# Polished CA finish



## D_Allen (Oct 11, 2010)

I was playing around with CA finishing today and added something unusual.
Using Gorilla Super Glue is not the best CA glue. It does not dry fast enough so I will get some regular CA glue and try again. Also, as you can see, I did not sand this well enough as I was trying something different.
After 3 coats of super glue with fine sanding between each. I sanded the last one with 12000 grit. Wiped it off and then used some turtlewax polishing cream, twice. Then I used a small drop of clear-coat car polish and ran the lathe at high speed to buff it to a shine. With some practice, this could look really good.
It kinda squeaks when you rub it with your fingers!


----------



## TopamaxSurvivor (May 2, 2008)

What do you mean by "regular" CA glue? Another brand the dries better?


----------



## D_Allen (Oct 11, 2010)

Well, the Gorilla has rubber particles in it that are supposed to give it a better glue hold that stands up to vibration, etc.
Apparently the formula, which still contains CA, reacts differently and I had to let each coat dry for about 10 minutes. Thin super glue and crazy glue should react differently. I'll find out tomorrow.


----------



## TopamaxSurvivor (May 2, 2008)

Does Gorilla normally have a little more open time when gluing parts than the instant contact I have experienced with others?


----------



## D_Allen (Oct 11, 2010)

Apparently this formula is not useful for this application because of the time needed before handling. In the case of gluing 2 items together, which is what it is intended for, it is necessary to wait 1-5 minutes.
I found this within the directions on the manufacturer website but it does not appear on the package or bottle.
'You can handle your project lightly after 1-5 minutes. 24 hours required for complete cure.'

This is why it gummed up on the first try and why I had to wait longer between coats. It could be used but the extra time needed would not be desirable. Also, the fact that it contains rubber particles would probably not be of benefit.


----------



## interpim (Dec 6, 2008)

I have done quite a bit of experimenting with CA finishes. The best results I have had are using the following method.

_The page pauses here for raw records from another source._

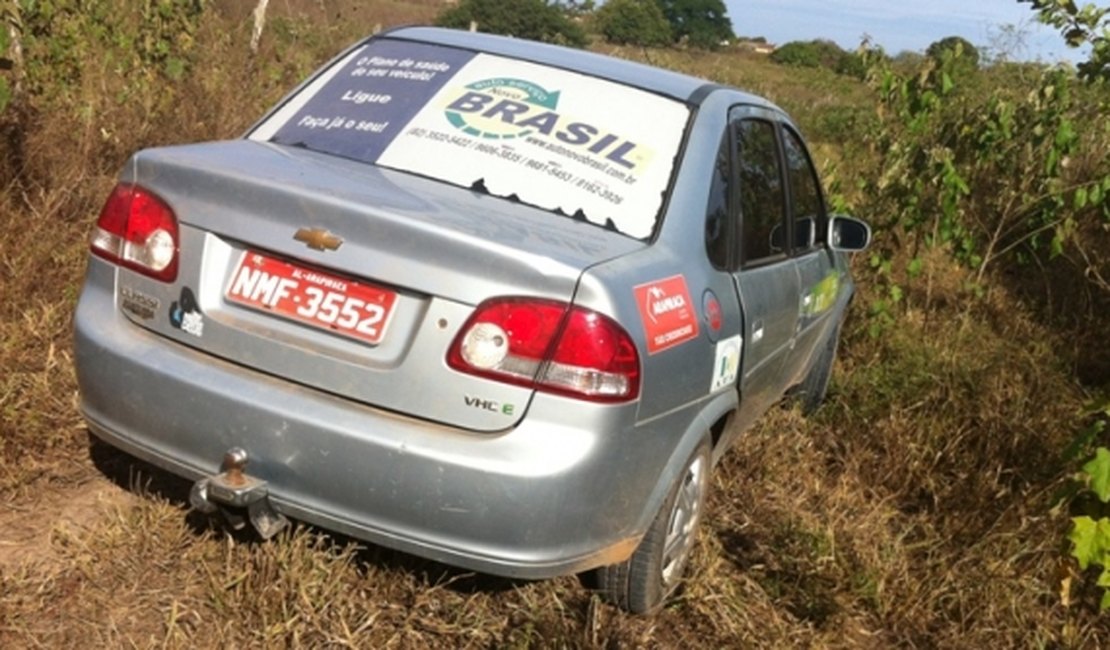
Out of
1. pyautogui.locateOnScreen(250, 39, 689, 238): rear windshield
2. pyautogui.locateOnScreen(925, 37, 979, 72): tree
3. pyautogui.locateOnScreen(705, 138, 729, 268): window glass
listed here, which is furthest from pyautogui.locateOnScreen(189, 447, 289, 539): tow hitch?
pyautogui.locateOnScreen(925, 37, 979, 72): tree

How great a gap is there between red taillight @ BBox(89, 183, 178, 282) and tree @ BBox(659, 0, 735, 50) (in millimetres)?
19706

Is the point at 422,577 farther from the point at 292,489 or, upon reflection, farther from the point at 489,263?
the point at 489,263

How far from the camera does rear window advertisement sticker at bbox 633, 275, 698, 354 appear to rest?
2.84 metres

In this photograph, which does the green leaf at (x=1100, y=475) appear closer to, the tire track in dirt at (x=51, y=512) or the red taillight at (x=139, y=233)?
the red taillight at (x=139, y=233)

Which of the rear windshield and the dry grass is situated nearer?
the dry grass

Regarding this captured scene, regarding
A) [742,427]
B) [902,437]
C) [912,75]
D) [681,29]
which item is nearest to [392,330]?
[742,427]

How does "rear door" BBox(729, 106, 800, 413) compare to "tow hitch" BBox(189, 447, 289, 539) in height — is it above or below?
above

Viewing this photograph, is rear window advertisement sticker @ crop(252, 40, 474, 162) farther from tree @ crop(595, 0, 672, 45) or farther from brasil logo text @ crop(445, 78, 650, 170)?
tree @ crop(595, 0, 672, 45)

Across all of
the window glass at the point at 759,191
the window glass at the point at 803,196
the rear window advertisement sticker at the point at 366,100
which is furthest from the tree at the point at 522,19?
the rear window advertisement sticker at the point at 366,100

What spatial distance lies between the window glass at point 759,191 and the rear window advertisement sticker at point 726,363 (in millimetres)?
368

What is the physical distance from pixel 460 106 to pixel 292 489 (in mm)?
1344

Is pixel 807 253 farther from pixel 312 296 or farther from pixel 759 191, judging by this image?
pixel 312 296

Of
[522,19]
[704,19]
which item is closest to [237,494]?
[522,19]

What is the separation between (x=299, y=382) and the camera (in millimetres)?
2766
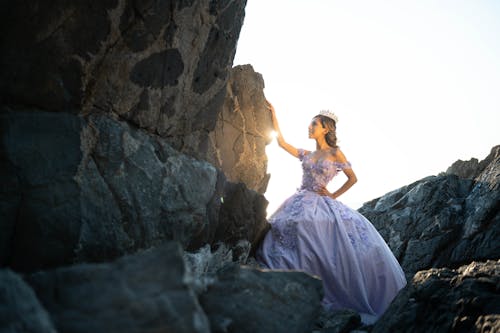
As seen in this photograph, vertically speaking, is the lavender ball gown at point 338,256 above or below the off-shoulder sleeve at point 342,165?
below

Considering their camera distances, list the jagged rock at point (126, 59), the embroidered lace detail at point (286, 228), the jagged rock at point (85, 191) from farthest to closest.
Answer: the embroidered lace detail at point (286, 228), the jagged rock at point (126, 59), the jagged rock at point (85, 191)

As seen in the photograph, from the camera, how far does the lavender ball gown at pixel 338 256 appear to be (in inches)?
234

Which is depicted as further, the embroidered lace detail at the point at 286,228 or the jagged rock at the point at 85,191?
the embroidered lace detail at the point at 286,228

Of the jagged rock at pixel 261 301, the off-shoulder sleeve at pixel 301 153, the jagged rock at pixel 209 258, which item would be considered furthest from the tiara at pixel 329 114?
the jagged rock at pixel 261 301

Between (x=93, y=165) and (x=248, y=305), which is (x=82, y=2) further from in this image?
(x=248, y=305)

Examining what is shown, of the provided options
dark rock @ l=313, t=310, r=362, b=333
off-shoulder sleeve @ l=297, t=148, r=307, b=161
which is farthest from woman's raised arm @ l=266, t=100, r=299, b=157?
dark rock @ l=313, t=310, r=362, b=333

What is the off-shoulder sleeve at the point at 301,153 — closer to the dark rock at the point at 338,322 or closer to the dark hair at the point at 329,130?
the dark hair at the point at 329,130

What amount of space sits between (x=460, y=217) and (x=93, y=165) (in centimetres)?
748

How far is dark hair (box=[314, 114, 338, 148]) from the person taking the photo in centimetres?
802

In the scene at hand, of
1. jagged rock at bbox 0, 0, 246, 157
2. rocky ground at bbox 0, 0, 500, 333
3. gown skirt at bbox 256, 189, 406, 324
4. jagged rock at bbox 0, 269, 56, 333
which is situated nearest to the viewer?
jagged rock at bbox 0, 269, 56, 333

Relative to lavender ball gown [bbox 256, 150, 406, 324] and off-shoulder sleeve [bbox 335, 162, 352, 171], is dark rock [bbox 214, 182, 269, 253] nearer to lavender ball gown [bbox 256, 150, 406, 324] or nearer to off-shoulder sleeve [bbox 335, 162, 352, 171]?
lavender ball gown [bbox 256, 150, 406, 324]

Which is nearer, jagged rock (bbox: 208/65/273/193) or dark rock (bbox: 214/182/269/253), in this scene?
dark rock (bbox: 214/182/269/253)

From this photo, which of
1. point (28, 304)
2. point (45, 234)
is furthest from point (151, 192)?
point (28, 304)

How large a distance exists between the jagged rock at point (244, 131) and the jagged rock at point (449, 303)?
9.67ft
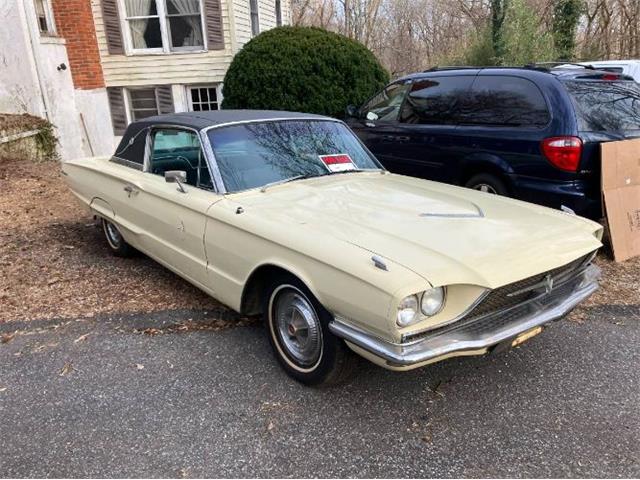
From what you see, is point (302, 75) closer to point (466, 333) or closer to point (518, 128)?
point (518, 128)

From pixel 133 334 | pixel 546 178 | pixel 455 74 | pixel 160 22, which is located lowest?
pixel 133 334

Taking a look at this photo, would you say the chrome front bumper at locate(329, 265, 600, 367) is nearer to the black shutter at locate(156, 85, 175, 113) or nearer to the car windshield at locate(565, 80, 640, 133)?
the car windshield at locate(565, 80, 640, 133)

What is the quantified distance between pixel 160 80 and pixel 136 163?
27.7ft

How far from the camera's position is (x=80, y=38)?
11.5m

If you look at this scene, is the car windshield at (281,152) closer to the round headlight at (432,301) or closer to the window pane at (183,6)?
the round headlight at (432,301)

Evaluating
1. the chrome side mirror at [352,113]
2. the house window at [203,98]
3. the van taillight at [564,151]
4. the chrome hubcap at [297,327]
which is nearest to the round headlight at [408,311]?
the chrome hubcap at [297,327]

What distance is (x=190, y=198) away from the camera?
371 centimetres

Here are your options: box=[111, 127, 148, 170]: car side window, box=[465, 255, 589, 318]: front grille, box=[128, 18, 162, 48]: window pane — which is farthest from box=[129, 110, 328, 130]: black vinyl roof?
box=[128, 18, 162, 48]: window pane

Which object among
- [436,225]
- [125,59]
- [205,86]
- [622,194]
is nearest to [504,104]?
[622,194]

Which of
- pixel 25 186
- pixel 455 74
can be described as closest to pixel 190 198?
pixel 455 74

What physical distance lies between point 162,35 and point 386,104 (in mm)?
7502

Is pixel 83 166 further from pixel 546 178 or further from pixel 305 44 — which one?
pixel 305 44

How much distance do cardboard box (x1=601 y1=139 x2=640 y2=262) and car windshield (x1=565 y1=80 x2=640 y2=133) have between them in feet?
0.77

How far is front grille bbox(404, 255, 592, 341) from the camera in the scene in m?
2.62
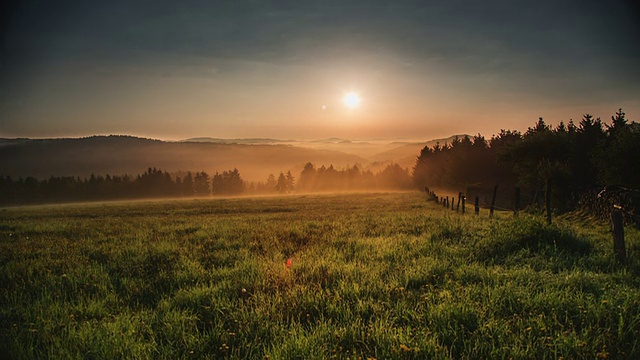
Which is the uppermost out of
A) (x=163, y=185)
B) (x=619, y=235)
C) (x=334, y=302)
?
(x=163, y=185)

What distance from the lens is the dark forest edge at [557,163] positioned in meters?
25.1

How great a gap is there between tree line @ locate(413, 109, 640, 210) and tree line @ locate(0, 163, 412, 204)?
38.0m

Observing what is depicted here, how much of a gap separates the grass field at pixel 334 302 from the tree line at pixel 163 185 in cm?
12200

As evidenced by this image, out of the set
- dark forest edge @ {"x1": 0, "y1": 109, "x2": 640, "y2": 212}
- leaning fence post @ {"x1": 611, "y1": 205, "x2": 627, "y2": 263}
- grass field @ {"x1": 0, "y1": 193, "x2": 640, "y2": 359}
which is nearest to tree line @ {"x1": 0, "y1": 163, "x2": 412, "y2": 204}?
dark forest edge @ {"x1": 0, "y1": 109, "x2": 640, "y2": 212}

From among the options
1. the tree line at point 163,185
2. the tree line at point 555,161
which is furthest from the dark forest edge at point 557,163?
the tree line at point 163,185

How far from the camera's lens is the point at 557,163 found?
32.5 metres

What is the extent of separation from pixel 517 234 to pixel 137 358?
9.85 meters

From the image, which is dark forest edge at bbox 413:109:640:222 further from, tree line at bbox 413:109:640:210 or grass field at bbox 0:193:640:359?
grass field at bbox 0:193:640:359

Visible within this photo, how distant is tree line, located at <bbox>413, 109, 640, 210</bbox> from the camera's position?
98.6ft

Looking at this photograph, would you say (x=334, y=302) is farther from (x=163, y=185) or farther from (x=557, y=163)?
(x=163, y=185)

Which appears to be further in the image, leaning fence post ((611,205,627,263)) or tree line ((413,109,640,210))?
tree line ((413,109,640,210))

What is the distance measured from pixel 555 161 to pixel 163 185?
135670 mm

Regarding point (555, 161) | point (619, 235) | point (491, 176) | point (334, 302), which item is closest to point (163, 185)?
point (491, 176)

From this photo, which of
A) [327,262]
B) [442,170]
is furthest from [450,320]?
[442,170]
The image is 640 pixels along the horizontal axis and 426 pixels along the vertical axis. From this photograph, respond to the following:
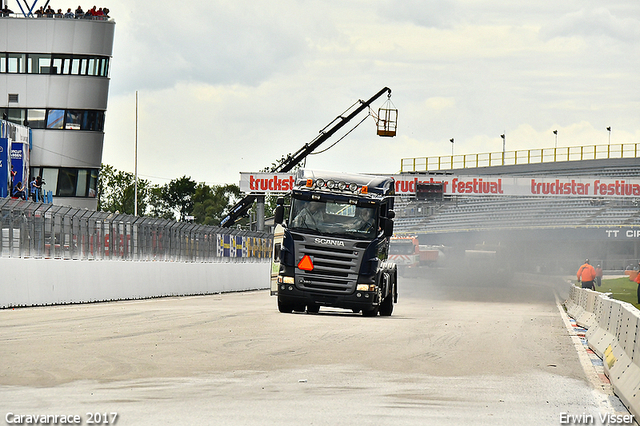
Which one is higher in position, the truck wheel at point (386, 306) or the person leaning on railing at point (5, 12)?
the person leaning on railing at point (5, 12)

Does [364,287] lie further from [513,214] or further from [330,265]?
[513,214]

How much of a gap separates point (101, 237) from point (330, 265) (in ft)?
32.6

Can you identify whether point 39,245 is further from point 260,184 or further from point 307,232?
point 260,184

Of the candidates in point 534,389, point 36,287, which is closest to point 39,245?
point 36,287

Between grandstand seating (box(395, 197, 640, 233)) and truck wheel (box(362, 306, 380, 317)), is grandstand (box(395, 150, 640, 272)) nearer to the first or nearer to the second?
grandstand seating (box(395, 197, 640, 233))

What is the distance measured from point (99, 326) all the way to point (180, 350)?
414 cm

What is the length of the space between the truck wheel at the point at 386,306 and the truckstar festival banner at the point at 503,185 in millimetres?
33347

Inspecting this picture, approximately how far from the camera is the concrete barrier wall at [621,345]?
8688 mm

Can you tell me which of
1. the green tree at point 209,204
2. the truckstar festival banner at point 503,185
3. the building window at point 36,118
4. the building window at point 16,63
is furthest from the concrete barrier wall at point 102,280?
the green tree at point 209,204

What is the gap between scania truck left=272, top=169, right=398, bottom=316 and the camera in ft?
63.1

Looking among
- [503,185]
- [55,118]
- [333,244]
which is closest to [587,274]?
[333,244]

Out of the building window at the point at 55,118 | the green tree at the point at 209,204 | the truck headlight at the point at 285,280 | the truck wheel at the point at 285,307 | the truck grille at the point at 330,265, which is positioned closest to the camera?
the truck grille at the point at 330,265

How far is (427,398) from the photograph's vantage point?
343 inches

I get a cotton cloth, usually a piece of an old t-shirt.
I'll put say 10 drops of Boiled Linseed Oil onto a spot of the cloth, then put about 3-4 drops of CA glue on that spot.
Then I rub back and forth very quickly across the workpiece, making sure not to stop at all. It will heat up, but you'll feel a difference in resistance when the glue is dry. 
I continue this same thing for several coats, eventually getting to around 10 coats. 
For a pen-sized piece of wood, this takes maybe 10 minutes start to finish, and gives an awesome smooth finish.
The built up CA is basically plastic, so if you wanted to polish it more, I would recommend a plastic polish of some sort. The surface is already very smooth, so if you put any sandpaper on it, your just roughing it up.


----------



## planeBill (Oct 21, 2011)

My brother and I always finish our knife scales with ca. We always use the stuff you get at dollar stores and the like, crazyglue brand. Hey, it's a dollar for two tubes. Glue, sand,glue,sand,glue,sand…...... well. you get the picture. Ten or 15 coats sanded with 2000 grit paper. And like you finish with a coat of wax. You're on the right track. Never tried gorillaglue brand, too expensive. It makes one heck of a fine, tough finish.


----------



## D_Allen (Oct 11, 2010)

Well folks, this is a step in the right direction. I got the CA with BLO process figured out and I am also now turning between centers. I built this one today. Shines nice and the transitions from the metal to wood are flawless.


----------



## interpim (Dec 6, 2008)

looking really good!


----------



## Razorbak91313 (Feb 28, 2011)

For those who do small projects with the CA glue, try walmart. They have a 4 pack of small tubes for around $1.25 (4 grams of glue in each tube). I have been buying a good bit of it while experimenting with using CA on wood rings to strengthen then and seal them. I have just started using CA to completely finish a wood ring/bracelet and will be buying the larger bottles since I will be using alot more glue.


----------